What about entertainment spaces? Another creative direction for building owners to head towards could be repurposing office space that is often dark post-6 p.m. so certain floors could cater to crowds looking for, say, music or comedy stages. It won’t work for every office plan of course, but the right specs could be tweaked to usher in a new use for a building that could be beneficial for, say, 18 hours in total.
Today, however, tenants are hedging their bets by taking short-term leases on office space, Bloomberg notes, and quotes Frank Magliocco, national real estate leader at PwC Canada on how he expects a structural change in the way commercial real estate is addressed. “Employers are going to take a hard look at their offices and ask themselves what role that space should serve going forward,” he says.

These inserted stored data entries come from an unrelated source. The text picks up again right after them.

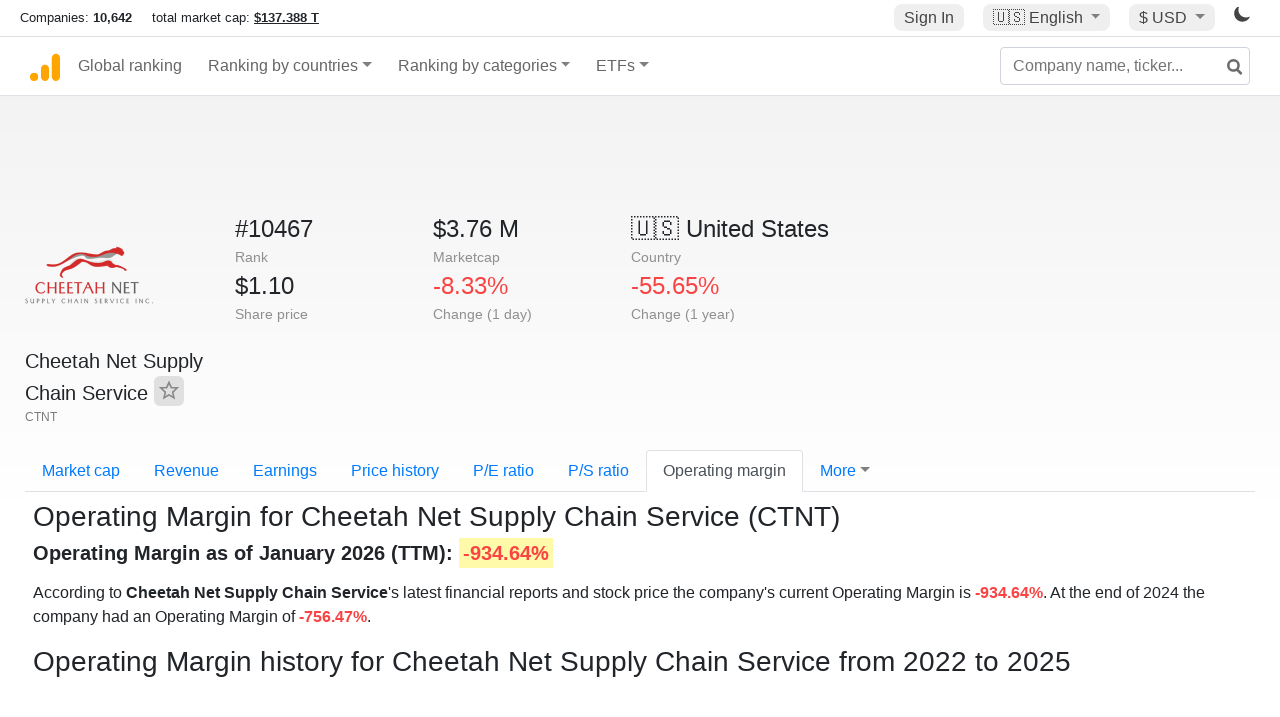

--- FILE ---
content_type: text/html; charset=utf-8
request_url: https://www.google.com/recaptcha/api2/aframe
body_size: 265
content:
<!DOCTYPE HTML><html><head><meta http-equiv="content-type" content="text/html; charset=UTF-8"></head><body><script nonce="gLTOC4r3dqJeLz-l0jjPeg">/** Anti-fraud and anti-abuse applications only. See google.com/recaptcha */ try{var clients={'sodar':'https://pagead2.googlesyndication.com/pagead/sodar?'};window.addEventListener("message",function(a){try{if(a.source===window.parent){var b=JSON.parse(a.data);var c=clients[b['id']];if(c){var d=document.createElement('img');d.src=c+b['params']+'&rc='+(localStorage.getItem("rc::a")?sessionStorage.getItem("rc::b"):"");window.document.body.appendChild(d);sessionStorage.setItem("rc::e",parseInt(sessionStorage.getItem("rc::e")||0)+1);localStorage.setItem("rc::h",'1768941318894');}}}catch(b){}});window.parent.postMessage("_grecaptcha_ready", "*");}catch(b){}</script></body></html>

--- FILE ---
content_type: text/plain
request_url: https://rtb.openx.net/openrtbb/prebidjs
body_size: -87
content:
{"id":"642cb78d-b0b2-43fa-8fbe-cb526d114790","nbr":0}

Those 18-hour cities mentioned earlier could be the eye-catching opportunity for investors and residents who want to pass over the round-the-clock urban hubs of London and New York.
Over the years, the momentum these cities have accrued is gaining steam. “We’ve seen people move from those larger denser urban cities and move into secondary and tertiary cities that are more spread out and affordable and still provide the lifestyle people are looking for, such as Atlanta, Raleigh, Charlotte and Nashville.” Maffey says.
In 2019, Julia Georgules, Director of Research-Office, JLL, noted how 18-hour cities have strong development potential and “less competition among businesses for prime space and lower costs than the traditional, dominant U.S. cities such as New York, Chicago and Boston. For companies priced out of primary markets, these cities are becoming increasingly attractive, as reflected by rising rents and falling occupancy rates.”
Fast-forward two years and those remarks still hold true, even if rents have dipped somewhat due to the pandemic (but they’re expected to self-correct as vaccines roll out and the pandemic, hopefully, recedes as the year progresses). But it won’t happen overnight or with little foresight; city managers and urban planners have to be savvy in how they leverage areas such as public spaces in light of the pandemic’s many rotating lockdowns spotlighting their value to citizens.
Maffey points out the “real opportunity for cities is to invest in public placemaking in those public spaces and invest in the infrastructure of those spaces. For reasons other than leisure, these public spaces can be used when we consider how workers can move through them, especially as remote working offers people more flexibility on how and where they work. It could make sense to view some of these places as areas where people can meet for work, for example.”